The results are not surprising: LDS church headquarters are in Salt Lake City and Utah was founded by early Mormon pioneers.

These state-level findings come from a nationally representative sample of more than 178,000 U.S. adults interviewed as part of Gallup Daily tracking from January through December 2013. For Utah, 2,115 interviews were conducted over this time.

The results paint a picture of the religious makeup of all 50 states.

The survey shows Wyoming has the third-highest proportion of Mormons with 9 percent. Next on the list are Nevada and four other states that have about 4-5 percent of their residents in the LDS church: Montana, Arizona, Hawaii and Alaska.

Washington, Colorado and Oregon round out the top of the list with 3 percent each.

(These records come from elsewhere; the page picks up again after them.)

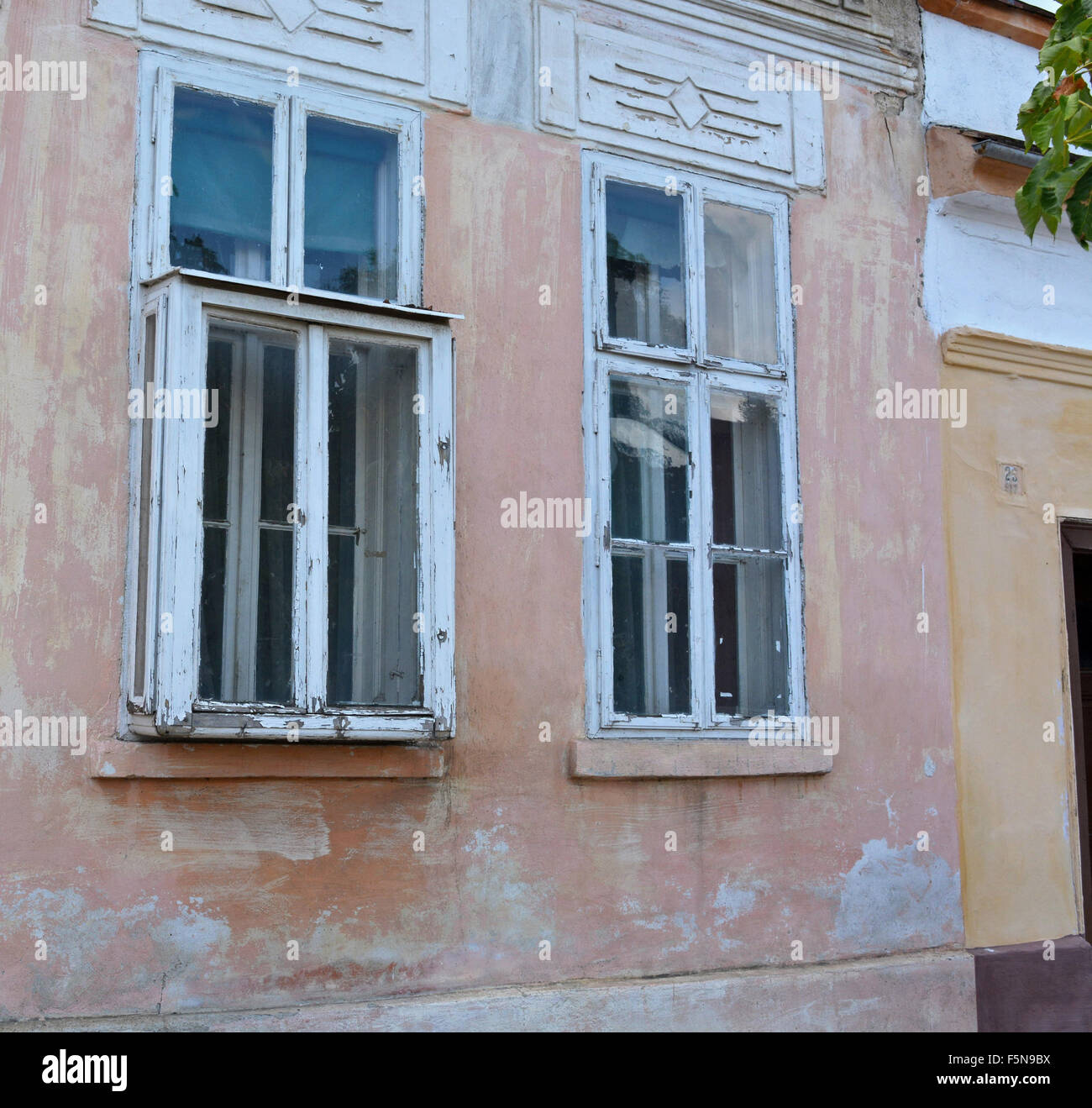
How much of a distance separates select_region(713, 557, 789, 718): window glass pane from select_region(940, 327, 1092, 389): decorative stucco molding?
1372 mm

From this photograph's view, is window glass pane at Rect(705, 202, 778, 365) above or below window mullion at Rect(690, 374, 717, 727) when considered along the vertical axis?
above

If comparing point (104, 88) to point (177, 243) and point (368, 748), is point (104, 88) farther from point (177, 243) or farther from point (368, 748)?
point (368, 748)

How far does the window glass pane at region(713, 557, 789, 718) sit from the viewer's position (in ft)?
17.5

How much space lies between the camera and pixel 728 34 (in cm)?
571

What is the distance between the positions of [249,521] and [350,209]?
3.99ft

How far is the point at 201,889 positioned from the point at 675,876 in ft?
5.71

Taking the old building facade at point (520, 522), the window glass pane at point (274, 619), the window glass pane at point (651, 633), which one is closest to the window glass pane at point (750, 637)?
the old building facade at point (520, 522)

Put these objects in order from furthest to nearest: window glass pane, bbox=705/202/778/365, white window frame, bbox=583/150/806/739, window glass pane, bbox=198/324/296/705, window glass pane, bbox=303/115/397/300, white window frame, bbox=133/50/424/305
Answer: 1. window glass pane, bbox=705/202/778/365
2. white window frame, bbox=583/150/806/739
3. window glass pane, bbox=303/115/397/300
4. white window frame, bbox=133/50/424/305
5. window glass pane, bbox=198/324/296/705

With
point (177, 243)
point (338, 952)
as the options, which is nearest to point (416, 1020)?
point (338, 952)

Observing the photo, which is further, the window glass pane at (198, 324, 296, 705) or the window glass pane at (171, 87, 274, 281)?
the window glass pane at (171, 87, 274, 281)

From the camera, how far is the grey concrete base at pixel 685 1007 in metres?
4.29

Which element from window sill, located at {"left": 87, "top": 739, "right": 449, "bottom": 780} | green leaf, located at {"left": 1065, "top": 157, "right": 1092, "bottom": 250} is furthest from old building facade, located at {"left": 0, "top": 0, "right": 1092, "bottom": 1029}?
green leaf, located at {"left": 1065, "top": 157, "right": 1092, "bottom": 250}

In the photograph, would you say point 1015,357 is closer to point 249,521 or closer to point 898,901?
point 898,901

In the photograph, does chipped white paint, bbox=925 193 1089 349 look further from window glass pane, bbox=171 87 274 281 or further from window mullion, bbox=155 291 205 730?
window mullion, bbox=155 291 205 730
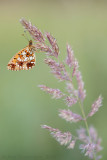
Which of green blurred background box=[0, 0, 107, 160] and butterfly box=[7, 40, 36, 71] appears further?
green blurred background box=[0, 0, 107, 160]

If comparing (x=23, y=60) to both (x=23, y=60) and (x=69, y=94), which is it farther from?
(x=69, y=94)

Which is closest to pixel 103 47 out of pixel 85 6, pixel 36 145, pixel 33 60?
pixel 36 145

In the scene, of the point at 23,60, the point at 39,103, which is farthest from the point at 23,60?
the point at 39,103

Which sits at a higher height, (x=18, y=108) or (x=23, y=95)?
(x=23, y=95)

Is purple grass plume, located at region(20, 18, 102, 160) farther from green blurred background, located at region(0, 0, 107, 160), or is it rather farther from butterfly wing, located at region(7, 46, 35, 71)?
green blurred background, located at region(0, 0, 107, 160)

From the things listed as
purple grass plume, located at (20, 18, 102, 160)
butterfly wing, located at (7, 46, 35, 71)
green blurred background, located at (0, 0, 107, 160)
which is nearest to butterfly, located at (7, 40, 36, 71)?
butterfly wing, located at (7, 46, 35, 71)

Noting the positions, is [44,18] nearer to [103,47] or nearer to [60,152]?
[103,47]

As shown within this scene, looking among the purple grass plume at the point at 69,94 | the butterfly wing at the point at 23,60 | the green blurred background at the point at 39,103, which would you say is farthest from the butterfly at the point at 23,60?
the green blurred background at the point at 39,103

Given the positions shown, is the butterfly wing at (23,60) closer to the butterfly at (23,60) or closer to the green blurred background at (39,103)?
the butterfly at (23,60)
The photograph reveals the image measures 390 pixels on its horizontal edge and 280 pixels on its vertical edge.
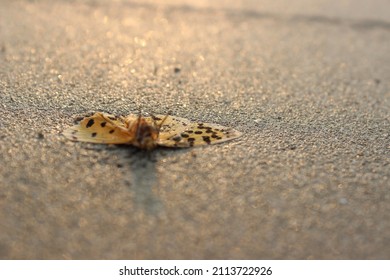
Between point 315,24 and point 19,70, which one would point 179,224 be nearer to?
point 19,70

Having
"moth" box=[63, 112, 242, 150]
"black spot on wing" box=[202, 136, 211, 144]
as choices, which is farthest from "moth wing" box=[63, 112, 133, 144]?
"black spot on wing" box=[202, 136, 211, 144]

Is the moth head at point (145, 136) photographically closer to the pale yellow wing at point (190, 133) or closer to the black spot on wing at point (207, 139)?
the pale yellow wing at point (190, 133)

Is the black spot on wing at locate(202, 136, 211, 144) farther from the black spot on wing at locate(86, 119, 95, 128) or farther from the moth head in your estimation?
the black spot on wing at locate(86, 119, 95, 128)

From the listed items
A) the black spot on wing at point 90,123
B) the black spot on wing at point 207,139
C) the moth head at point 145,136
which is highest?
the black spot on wing at point 90,123

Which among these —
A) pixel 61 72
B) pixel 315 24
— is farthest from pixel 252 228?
pixel 315 24

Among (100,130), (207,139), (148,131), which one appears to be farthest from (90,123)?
(207,139)

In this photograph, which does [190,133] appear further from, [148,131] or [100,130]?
[100,130]

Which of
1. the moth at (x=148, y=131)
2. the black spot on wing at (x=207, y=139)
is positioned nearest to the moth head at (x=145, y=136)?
the moth at (x=148, y=131)

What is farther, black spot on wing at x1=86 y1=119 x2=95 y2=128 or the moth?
black spot on wing at x1=86 y1=119 x2=95 y2=128
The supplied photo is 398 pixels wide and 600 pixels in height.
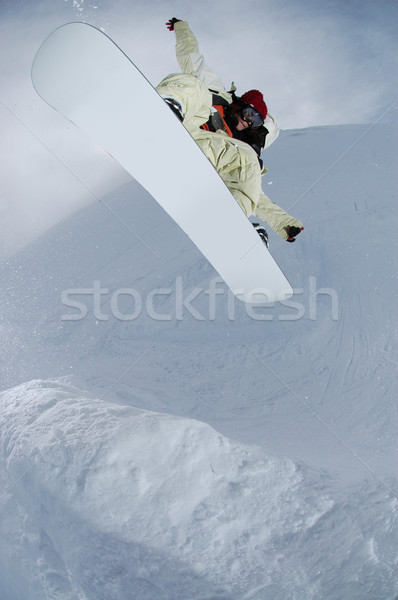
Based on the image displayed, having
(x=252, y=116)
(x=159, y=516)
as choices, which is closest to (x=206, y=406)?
(x=159, y=516)

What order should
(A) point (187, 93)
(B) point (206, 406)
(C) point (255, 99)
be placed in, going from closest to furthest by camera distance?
(A) point (187, 93)
(C) point (255, 99)
(B) point (206, 406)

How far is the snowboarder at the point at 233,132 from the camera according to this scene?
268 centimetres

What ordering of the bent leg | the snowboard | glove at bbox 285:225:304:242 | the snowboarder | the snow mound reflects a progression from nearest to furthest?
the snowboard
the bent leg
the snowboarder
the snow mound
glove at bbox 285:225:304:242

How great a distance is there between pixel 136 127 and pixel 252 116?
98 centimetres

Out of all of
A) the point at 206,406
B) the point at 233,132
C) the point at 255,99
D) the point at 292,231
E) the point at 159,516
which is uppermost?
the point at 255,99

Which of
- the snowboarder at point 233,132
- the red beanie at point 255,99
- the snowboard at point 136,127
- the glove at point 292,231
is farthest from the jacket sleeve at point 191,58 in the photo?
the glove at point 292,231

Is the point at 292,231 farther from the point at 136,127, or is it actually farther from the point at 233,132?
the point at 136,127

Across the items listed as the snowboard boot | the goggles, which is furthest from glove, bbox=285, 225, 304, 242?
the goggles

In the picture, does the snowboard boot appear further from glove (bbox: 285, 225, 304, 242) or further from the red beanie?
the red beanie

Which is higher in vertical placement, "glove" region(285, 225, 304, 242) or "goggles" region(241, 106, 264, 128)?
"goggles" region(241, 106, 264, 128)

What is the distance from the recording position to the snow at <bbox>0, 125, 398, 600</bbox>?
298 centimetres

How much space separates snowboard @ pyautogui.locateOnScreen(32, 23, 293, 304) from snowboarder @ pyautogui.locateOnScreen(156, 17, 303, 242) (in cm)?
19

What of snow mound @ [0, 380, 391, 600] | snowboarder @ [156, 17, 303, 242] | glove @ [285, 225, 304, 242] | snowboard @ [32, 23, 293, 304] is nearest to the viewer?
snowboard @ [32, 23, 293, 304]

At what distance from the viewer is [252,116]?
279 cm
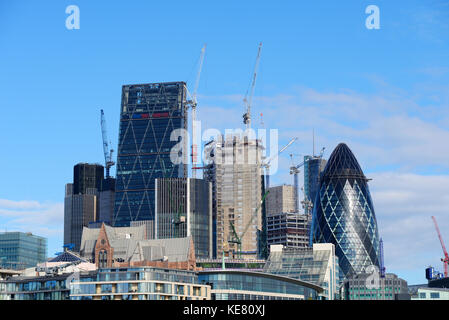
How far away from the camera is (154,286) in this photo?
19525 centimetres

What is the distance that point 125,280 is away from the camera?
195 m
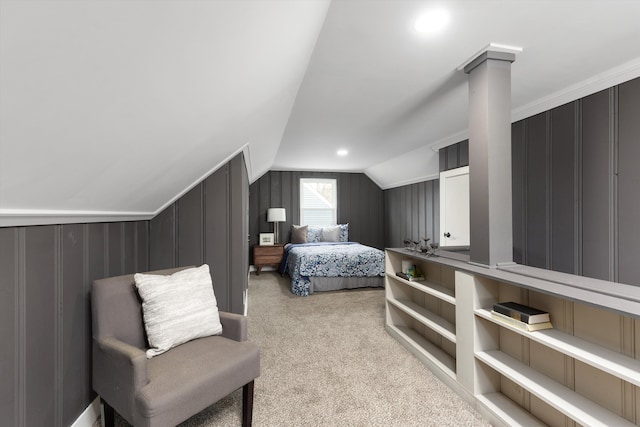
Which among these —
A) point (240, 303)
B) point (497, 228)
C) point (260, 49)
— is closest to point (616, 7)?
point (497, 228)

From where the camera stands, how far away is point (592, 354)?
1.28 m

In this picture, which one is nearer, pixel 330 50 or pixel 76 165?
pixel 76 165

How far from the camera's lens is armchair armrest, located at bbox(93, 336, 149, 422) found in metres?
1.31

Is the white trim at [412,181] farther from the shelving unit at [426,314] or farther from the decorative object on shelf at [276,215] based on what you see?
the shelving unit at [426,314]

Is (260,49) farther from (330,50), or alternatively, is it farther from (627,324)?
(627,324)

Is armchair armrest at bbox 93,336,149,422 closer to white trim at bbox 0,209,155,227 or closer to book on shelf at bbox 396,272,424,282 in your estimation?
white trim at bbox 0,209,155,227

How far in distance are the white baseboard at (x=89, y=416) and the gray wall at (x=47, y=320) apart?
36 mm

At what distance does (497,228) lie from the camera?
6.50ft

Eleven states have so few Mormons that the percentage rounds to 0, the Gallup survey shows.

Nationally, Mormons account for only about 2 percent of the U.S. adult population, the survey shows. The survey found that 51 percent of Americans call themselves Protestants or other non-Catholic Christians, making it the largest religious group in the U.S.

The fast-growing Mormon faith has reached 15 million members worldwide, LDS Church officials say, marking a three-fold increase from three decades ago. About 6.3 million are in the United States, the church says.

But the nonprofit Cumorah Foundation, which analyzes membership numbers independently of the church, estimates that only about 30 percent of Mormons worldwide regularly attend church meetings.

The percentage of Utah residents who call themselves Mormon has held steady around 60 percent for the past six years, past Gallup survey show. Gallup surveys done before 2008 used a different methodology, negating the value in comparing the older survey to the new ones, Gallup spokeswoman Stephanie Holgado said.